En un gesto maquinal de pura supervivencia, me monté en mi bicicleta al igual que Fiorenzo en la suya, y salimos de allí como el silbido de una bala. Habíamos cubierto casi cien metros de terreno, cuando caímos en la cuenta de que nos habíamos dejado a Dragosi, que no paraba de maldecirnos como un poseso. Dimos media vuelta de inmediato, consiguiendo llegar antes que Tío Vasile y hermanas, que seguían acercándose. Fiorenzo, con tanto arrojo como desatino, empezó a apedrearlas para darme tiempo, mientras que aquel maldito enano seguía escupiendo veneno en rumano. Yo, con máxima concentración, eché mano a su pequeña bicicleta y fijé los ruedines, reajusté la altura del sillín, gradué el ángulo del manillar y del retrovisor, comprobé la presión de las ruedas y los frenos, reapreté la bocina en forma de patito de goma —amarillo, no negro—, le colgué la mochila a la espalda con fingido amor de padre y le apreté los mofletes.
Dragosi me echó a un lado de malas maneras y se montó en su bici como quien monta a caballo, y Fiorenzo y yo hicimos lo propio. Casi podíamos sentir el aliento de Tío Vasile y hermanas. Con solo alargar los brazos podían asirnos del pescuezo. Pero hicimos acopio de coraje en gritos adrenalínicos, sacando fuego de los pedales sin mirar atrás.
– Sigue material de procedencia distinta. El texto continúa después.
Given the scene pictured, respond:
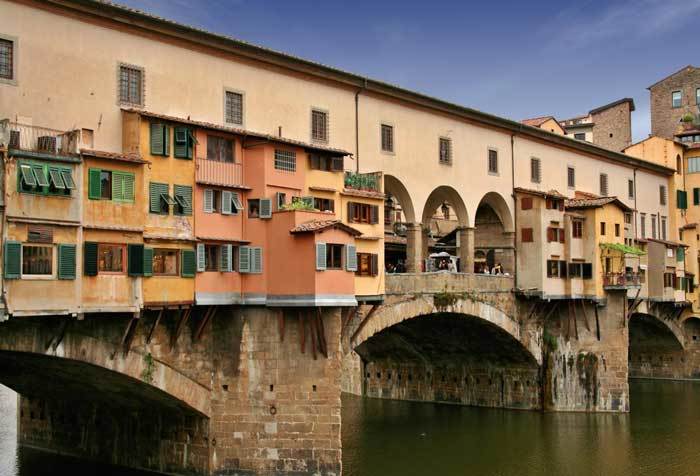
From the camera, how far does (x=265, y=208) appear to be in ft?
92.6

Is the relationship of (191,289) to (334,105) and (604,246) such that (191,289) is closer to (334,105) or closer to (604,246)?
(334,105)

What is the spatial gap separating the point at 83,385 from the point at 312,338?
314 inches

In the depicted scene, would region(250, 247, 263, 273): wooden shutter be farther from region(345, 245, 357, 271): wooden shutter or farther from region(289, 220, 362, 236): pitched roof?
region(345, 245, 357, 271): wooden shutter

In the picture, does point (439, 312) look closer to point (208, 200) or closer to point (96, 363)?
point (208, 200)

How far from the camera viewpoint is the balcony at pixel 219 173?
88.8 ft

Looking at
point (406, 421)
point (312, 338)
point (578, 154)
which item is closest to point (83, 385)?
point (312, 338)

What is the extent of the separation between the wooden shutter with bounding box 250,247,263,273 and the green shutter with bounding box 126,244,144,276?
424cm

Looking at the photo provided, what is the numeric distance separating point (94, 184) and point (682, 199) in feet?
172

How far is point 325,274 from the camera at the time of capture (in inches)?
A: 1096

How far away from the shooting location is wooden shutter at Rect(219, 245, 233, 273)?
27656mm

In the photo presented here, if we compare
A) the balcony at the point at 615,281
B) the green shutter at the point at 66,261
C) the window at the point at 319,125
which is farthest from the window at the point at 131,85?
the balcony at the point at 615,281

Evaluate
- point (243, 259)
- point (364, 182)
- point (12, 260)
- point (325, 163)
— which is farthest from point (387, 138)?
point (12, 260)

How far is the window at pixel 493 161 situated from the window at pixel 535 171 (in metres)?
3.90

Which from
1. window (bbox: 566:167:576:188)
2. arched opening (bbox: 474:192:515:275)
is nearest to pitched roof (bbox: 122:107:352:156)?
arched opening (bbox: 474:192:515:275)
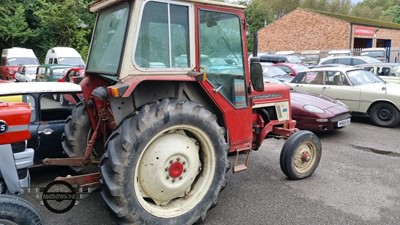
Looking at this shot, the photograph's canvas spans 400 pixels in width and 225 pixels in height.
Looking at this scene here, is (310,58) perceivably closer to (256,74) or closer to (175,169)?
(256,74)

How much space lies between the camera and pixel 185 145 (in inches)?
134

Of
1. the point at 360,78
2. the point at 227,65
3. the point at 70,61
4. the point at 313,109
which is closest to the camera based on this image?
the point at 227,65

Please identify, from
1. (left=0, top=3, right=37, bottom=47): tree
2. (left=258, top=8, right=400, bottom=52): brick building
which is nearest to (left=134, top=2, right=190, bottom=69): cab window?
(left=0, top=3, right=37, bottom=47): tree

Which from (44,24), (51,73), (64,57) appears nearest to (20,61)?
(64,57)

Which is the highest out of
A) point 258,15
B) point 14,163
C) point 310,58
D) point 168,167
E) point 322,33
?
point 258,15

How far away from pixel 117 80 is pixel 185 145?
921 mm

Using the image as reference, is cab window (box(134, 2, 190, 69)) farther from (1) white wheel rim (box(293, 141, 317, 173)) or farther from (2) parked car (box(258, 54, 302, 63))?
(2) parked car (box(258, 54, 302, 63))

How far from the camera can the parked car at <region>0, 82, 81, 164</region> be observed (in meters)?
4.68

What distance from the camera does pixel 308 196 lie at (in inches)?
169

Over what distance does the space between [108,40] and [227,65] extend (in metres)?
1.37

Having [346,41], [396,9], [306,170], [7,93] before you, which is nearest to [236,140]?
[306,170]

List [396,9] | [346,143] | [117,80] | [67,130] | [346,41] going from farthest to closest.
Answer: [396,9], [346,41], [346,143], [67,130], [117,80]

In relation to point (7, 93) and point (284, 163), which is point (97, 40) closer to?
point (7, 93)

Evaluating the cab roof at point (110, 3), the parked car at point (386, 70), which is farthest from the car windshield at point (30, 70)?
the parked car at point (386, 70)
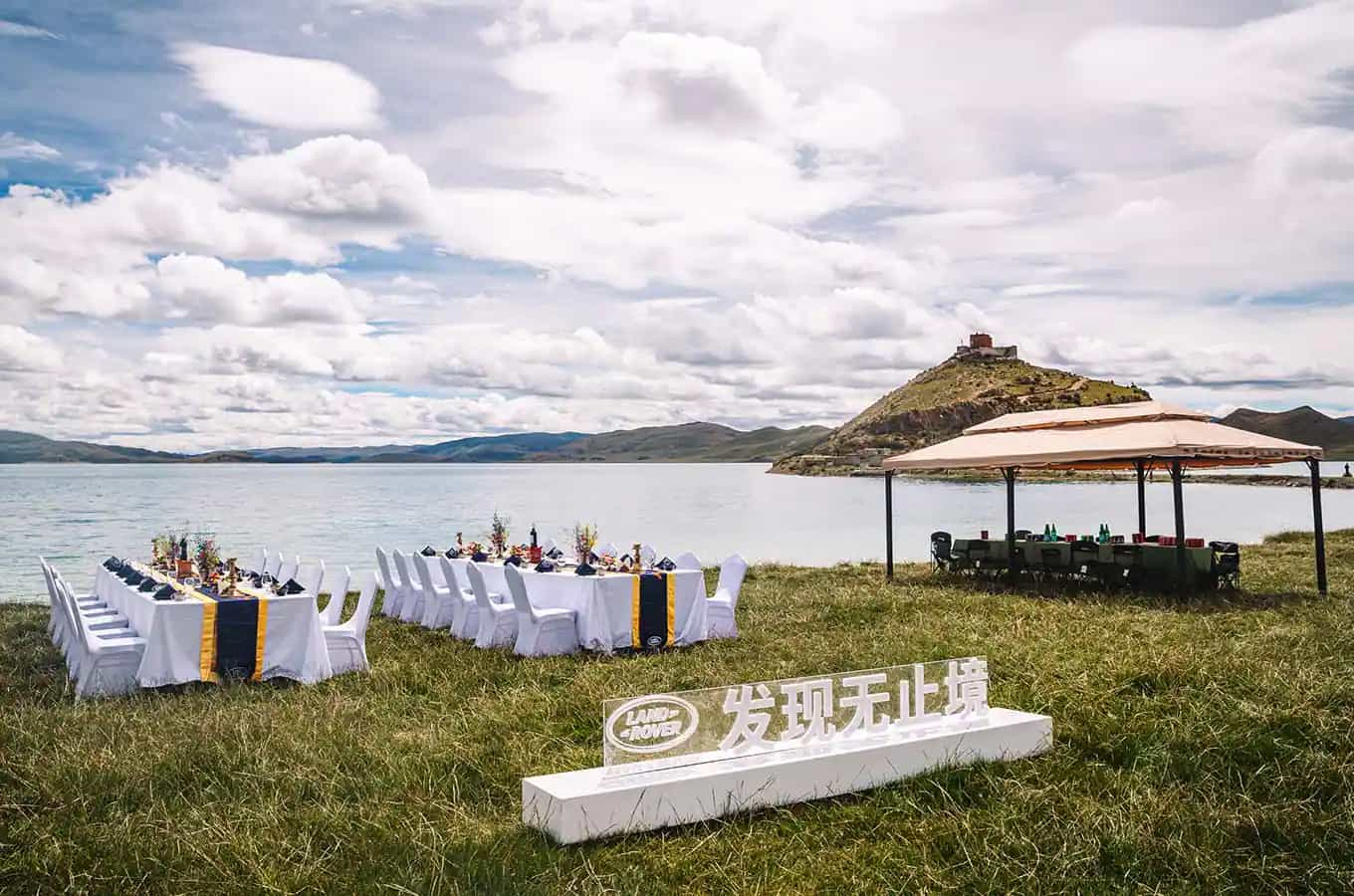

Y la desafinada cacofonía de viento de tío Vasile, al igual que los gritos de frustración de las forzudas hermanas, se hicieron más débiles a medida que aumentamos la distancia entre ellas y nosotros; entre el caserío y la llanura; entre aquella pesadilla y la libertad.
No sabíamos el rato que llevábamos pedaleando, hasta que empezamos a desacelerar de puro desfallecimiento hasta detenernos. Lo habíamos conseguido. Estábamos jadeantes, parados en un ancho camino terroso rodeado de zona boscosa, bajo un cielo limpio y puro. Entonces bebimos agua, sacamos una barra energética de la mochila, nos miramos, y estallamos en sonoras carcajadas. Todas las que no pudimos gastar en aquel mes oscuro y alguna más. Parecía que no se iban a acabar nunca cuando, de repente, Dragosi se cayó de la bici y enmudecimos. Y al segundo siguiente las carcajadas se intensificaron, rayanas en la locura.
Y quizá era eso, que nos habíamos vuelto locos. Cómo no estarlo, cuando un destino tan incomprensible como inesperado, decide cruzar las vidas de tres desconocidos de forma tan singular y colocarlos en manos de la opresión campestre.
Era mediodía cuando llegamos al borde de un llano desde el cual, a lo lejos y en declive, divisamos Bucarest, la ciudad de Dragosi: magnífica y llena de posibilidades. Desde donde estábamos daba la sensación de que era nuestra y que podíamos hacer con ella lo que quisiéramos.
Fuimos hacía allí en silencio, pedaleando despacio. Y por primera vez en mucho tiempo tuve la sensación de que nada podría salir mal.